Page:
*-*-*

Confederate "Heritage" Month 2023, April 10: The Somerset (Mansfield) Decision of 1772 and the American Revolution
One of the arguments used to support the notion that preserving slavery was a key motivation for the American Revolution has to do with the 1772 decision by William Murray, First Earl of Mansfield, in the case of Somerset vs. Stuart in Britain’s highest count, the King’s Court Bench. It “decided only that an escaping slave [James Somerset] could not be forcibly removed from England for retributive punishment in a colony.”1
Barbara Alice Mann2 makes a case for the large, shocking effect the ruling had on slaveowners in the American Colonies. She describes part of Mansfield’s decision this way:
According to Lofft, Mansfield declared, “The state of slavery is of such a nature that it is incapable of being introduced on any reasons, moral or political, but only by positive law.” No such English law authorizing slavery existed, however. Following instead the precedents of Rushworth, Holt, and Sharp, Lofft’s Mansfield found that slavery was not “allowed or approved by the law of England” but was “so odious, that nothing can be suffered to support it.” Therefore, Mansfield concluded, the “black must be discharged.”
This is an illustration of the effect that the liberal, natural-law approach in English political philosophy and the legal system could have in expanding rights, in this case the right to freedom of escaped slaves. That same tradition was also that of British colonies in North America.

*-*-*

Written exercise 1: Gather every line of the records that contains the word "higher", copying each line in full.
The records that follow this passage on the Somerset decision have no connection to it.

*-*-*

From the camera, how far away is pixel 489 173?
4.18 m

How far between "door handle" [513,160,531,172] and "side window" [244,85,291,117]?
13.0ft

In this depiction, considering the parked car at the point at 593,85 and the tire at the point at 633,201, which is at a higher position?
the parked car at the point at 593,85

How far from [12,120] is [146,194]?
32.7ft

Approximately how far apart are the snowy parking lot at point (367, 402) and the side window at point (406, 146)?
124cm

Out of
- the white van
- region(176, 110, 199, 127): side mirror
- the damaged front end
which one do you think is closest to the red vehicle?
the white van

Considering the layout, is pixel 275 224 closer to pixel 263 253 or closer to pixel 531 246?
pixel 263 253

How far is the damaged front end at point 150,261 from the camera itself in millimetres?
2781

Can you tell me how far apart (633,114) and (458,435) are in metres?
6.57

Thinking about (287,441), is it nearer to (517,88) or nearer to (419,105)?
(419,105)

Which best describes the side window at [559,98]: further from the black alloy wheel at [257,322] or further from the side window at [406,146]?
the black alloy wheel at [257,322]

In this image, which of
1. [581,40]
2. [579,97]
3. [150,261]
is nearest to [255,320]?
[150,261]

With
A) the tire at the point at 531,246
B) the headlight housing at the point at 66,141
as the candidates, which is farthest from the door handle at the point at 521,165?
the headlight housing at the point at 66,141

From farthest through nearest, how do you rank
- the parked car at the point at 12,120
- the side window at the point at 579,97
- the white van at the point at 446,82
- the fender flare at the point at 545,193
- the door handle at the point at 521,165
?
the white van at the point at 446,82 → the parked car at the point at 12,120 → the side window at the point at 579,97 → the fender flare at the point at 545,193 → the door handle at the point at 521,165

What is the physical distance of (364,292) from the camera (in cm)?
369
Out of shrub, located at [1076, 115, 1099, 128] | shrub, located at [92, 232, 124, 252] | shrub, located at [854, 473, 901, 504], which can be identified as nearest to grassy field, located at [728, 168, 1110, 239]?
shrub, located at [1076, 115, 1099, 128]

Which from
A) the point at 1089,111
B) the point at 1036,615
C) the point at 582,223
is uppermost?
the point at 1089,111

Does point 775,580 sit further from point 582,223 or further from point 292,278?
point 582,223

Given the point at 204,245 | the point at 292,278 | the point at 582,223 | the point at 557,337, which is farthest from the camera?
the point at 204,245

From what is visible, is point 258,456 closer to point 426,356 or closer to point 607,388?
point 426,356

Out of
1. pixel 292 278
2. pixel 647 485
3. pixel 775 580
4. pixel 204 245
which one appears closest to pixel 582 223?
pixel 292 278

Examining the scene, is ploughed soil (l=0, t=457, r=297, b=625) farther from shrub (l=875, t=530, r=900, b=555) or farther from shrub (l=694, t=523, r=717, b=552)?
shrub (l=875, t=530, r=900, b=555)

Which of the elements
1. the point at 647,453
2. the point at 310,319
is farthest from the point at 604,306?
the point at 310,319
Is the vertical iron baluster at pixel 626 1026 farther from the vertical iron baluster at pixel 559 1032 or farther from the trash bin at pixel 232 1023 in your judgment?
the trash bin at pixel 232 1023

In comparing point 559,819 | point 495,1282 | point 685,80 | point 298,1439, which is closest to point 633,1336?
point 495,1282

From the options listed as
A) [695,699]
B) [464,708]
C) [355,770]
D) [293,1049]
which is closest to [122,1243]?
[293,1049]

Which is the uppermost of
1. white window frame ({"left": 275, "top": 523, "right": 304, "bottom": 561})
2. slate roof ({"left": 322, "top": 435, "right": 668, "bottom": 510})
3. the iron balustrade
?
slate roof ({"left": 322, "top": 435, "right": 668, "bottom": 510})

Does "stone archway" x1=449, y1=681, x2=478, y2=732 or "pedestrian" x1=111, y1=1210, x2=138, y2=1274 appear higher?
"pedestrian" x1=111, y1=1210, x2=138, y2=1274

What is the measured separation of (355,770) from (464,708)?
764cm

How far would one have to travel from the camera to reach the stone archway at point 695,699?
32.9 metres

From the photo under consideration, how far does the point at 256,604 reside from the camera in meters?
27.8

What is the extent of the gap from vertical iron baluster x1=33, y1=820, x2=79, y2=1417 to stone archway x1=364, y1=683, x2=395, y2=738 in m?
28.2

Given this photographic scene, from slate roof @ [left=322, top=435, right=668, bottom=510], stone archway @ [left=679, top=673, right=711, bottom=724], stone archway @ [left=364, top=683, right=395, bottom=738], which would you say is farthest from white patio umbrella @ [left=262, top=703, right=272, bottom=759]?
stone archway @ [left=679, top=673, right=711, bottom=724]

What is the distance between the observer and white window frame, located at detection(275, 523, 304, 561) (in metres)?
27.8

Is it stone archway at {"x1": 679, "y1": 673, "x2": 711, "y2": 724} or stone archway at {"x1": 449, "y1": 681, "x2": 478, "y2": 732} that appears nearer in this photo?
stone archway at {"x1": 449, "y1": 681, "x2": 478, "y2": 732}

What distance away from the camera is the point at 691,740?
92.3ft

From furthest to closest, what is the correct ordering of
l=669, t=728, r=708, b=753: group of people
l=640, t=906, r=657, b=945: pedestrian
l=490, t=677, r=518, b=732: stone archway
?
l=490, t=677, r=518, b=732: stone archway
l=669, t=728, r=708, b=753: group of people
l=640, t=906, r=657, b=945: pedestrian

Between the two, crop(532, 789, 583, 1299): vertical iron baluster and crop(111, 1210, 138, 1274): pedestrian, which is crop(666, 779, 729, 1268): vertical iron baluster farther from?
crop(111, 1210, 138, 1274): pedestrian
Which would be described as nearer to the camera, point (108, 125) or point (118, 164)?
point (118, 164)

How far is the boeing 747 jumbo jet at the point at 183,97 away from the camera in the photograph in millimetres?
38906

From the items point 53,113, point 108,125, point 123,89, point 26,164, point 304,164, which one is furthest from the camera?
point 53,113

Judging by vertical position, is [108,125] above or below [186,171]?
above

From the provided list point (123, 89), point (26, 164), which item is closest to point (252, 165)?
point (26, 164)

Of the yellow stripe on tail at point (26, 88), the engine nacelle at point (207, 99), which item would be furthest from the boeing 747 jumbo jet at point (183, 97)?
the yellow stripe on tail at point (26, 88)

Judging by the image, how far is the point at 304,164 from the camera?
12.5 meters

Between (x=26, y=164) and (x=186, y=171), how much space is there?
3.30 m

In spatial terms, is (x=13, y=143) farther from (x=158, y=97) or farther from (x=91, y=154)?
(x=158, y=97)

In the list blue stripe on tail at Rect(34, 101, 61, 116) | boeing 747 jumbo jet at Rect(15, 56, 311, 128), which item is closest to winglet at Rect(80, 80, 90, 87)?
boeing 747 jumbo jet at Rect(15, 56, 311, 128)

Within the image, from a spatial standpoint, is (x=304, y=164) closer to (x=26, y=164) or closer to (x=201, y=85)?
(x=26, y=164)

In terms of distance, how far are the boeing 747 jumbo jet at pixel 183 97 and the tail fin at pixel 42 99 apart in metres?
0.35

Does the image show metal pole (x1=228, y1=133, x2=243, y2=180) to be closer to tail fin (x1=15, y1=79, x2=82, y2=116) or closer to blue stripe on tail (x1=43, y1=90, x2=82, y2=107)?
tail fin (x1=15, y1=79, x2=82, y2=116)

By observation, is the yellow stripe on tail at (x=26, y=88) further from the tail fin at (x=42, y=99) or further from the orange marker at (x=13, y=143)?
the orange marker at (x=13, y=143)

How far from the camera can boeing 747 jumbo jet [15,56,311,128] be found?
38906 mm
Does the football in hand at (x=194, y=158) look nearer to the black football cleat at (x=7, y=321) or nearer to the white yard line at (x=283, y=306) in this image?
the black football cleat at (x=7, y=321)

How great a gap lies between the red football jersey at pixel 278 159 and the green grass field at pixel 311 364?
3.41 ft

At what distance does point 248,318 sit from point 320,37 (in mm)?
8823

*-*-*

Written exercise 2: Please extract the part of the passage on the Somerset decision that begins at the words "This is an illustration" and stops after "in North America.", copying it word for word.

Task answer 1:
In this depiction, considering the parked car at the point at 593,85 and the tire at the point at 633,201, which is at a higher position?
Does "stone archway" x1=449, y1=681, x2=478, y2=732 or "pedestrian" x1=111, y1=1210, x2=138, y2=1274 appear higher?

Task answer 2:
This is an illustration of the effect that the liberal, natural-law approach in English political philosophy and the legal system could have in expanding rights, in this case the right to freedom of escaped slaves. That same tradition was also that of British colonies in North America.